Australia's inconsiderate remarks hurt ties

By Yu Jincui Source:Global Times Published: 2013-12-9 0:28:02

Australian Foreign Minister Julie Bishop encountered an unpleasant episode Friday on her first visit to China. Before a formal closed-door meeting in front of international media, Bishop was stunned by a rebuke from her counterpart Chinese Minister of Foreign Affairs Wang Yi. Wang chided Australia for its critical stance on China's establishment of the East China Sea Air Defense Identification Zone (ADIZ), claiming its remarks and actions over the issue jeopardized bilateral mutual trust and "the entire Chinese society and the general public are deeply dissatisfied."

Bishop apparently wanted to play down the issue. She said Saturday that the spat over the ADIZ only took up "a small portion" of the Friday talks and didn't overshadow a "robust" discussion of a wide range of issues.

Inexperienced a diplomat as Bishop may be, the incident is another indication of Australia's position toward China.

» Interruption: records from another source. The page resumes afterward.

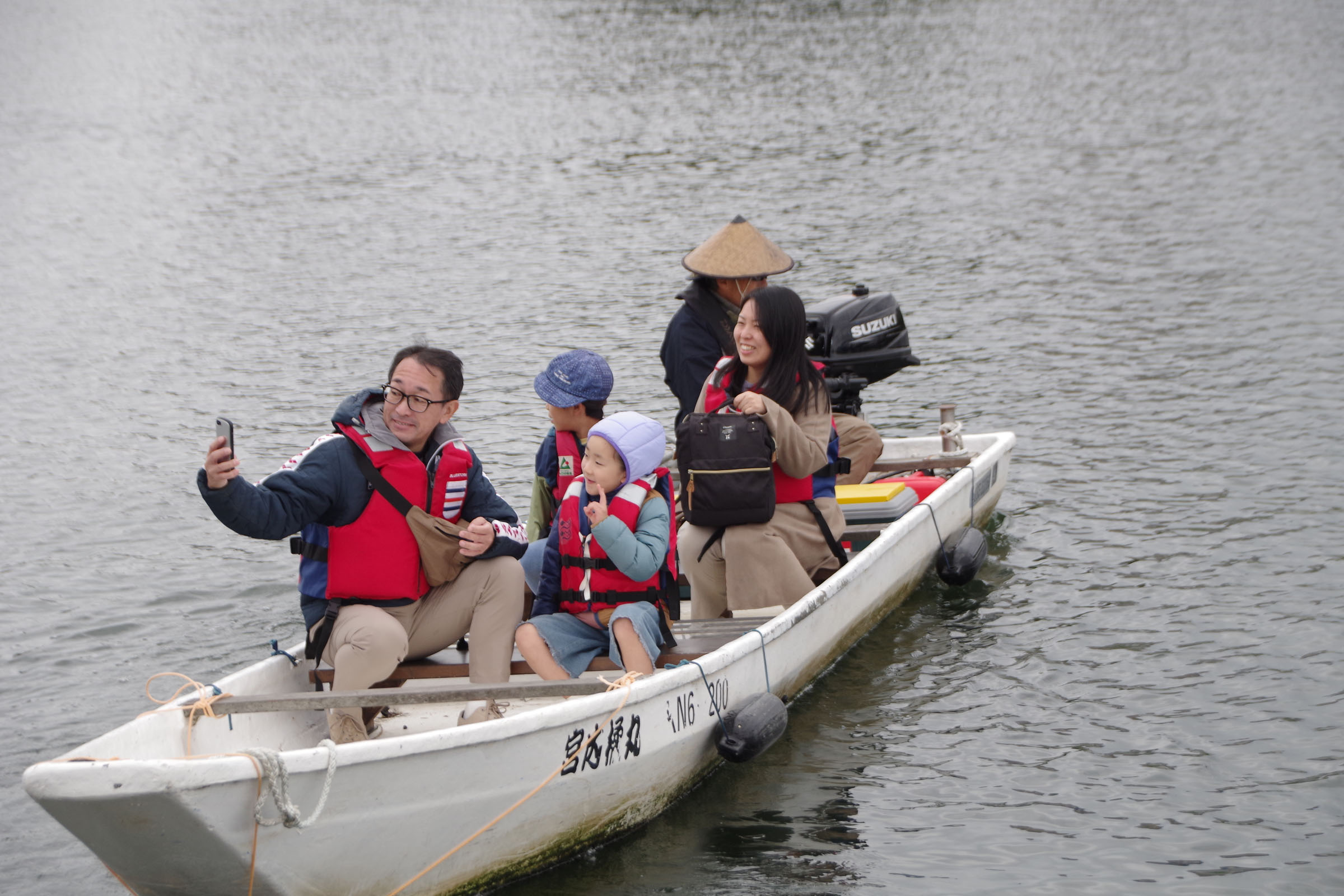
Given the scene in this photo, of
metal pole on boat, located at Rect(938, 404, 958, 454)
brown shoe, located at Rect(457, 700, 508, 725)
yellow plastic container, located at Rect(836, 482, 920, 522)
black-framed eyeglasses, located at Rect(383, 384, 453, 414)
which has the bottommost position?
brown shoe, located at Rect(457, 700, 508, 725)

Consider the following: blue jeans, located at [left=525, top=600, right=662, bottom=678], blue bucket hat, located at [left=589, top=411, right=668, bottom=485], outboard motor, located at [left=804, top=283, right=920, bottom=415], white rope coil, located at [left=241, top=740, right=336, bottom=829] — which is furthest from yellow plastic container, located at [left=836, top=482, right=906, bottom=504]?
white rope coil, located at [left=241, top=740, right=336, bottom=829]

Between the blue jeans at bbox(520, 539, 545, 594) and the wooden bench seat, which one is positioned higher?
the blue jeans at bbox(520, 539, 545, 594)

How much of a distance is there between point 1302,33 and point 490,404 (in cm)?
2578

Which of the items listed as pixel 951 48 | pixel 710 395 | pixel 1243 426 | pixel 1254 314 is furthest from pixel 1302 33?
pixel 710 395

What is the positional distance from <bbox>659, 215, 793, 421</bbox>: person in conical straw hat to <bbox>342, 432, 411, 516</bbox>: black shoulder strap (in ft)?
6.98

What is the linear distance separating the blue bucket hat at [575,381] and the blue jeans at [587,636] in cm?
90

Australian Prime Minister Tony Abbott came to office with a willingness to grow closer ties with Japan and reposition the Australia-Japan relationship, which took a back seat in the previous administration. Abbott referred to Japan as Australia's "closest friend in Asia" after he met Japanese Prime Minister Shinzo Abe during the East Asia Summit meeting in Brunei in October.

The Abbott administration stated they wouldn't take sides between China and Japan over territorial and maritime disputes, but many analysts hold that Australia, in fact, is going too far.

After China established its ADIZ, Australia lined up with the US and Japan to criticize China, and it even summoned the Chinese ambassador to Australia.

Renowned Australian scholar Hugh White argued in an op-ed that Abbott and Bishop failed to comprehend "China's growing power and confidence," at a time when exceptional diplomacy is needed to "avoid further escalating strategic tensions and a growing risk of major war" in the Asia-Pacific region.

As China is the biggest trading partner of Australia, the economic significance of Beijing to Canberra has been fully understood in recent years.

As economic interests are closely related to their interests, the majority of the Australian public doesn't want to see the country drift away from China in terms of the economy due to geopolitical disputes. In addition, China and Australia also deepened their bilateral relationship into a strategic partnership in April.

Australia is not directly involved in the East Asian territorial disputes and it doesn't have direct interests. The question now is whether the Abbott administration will restrain itself and repair the damage made to bilateral relations and not meddle in regional disputes.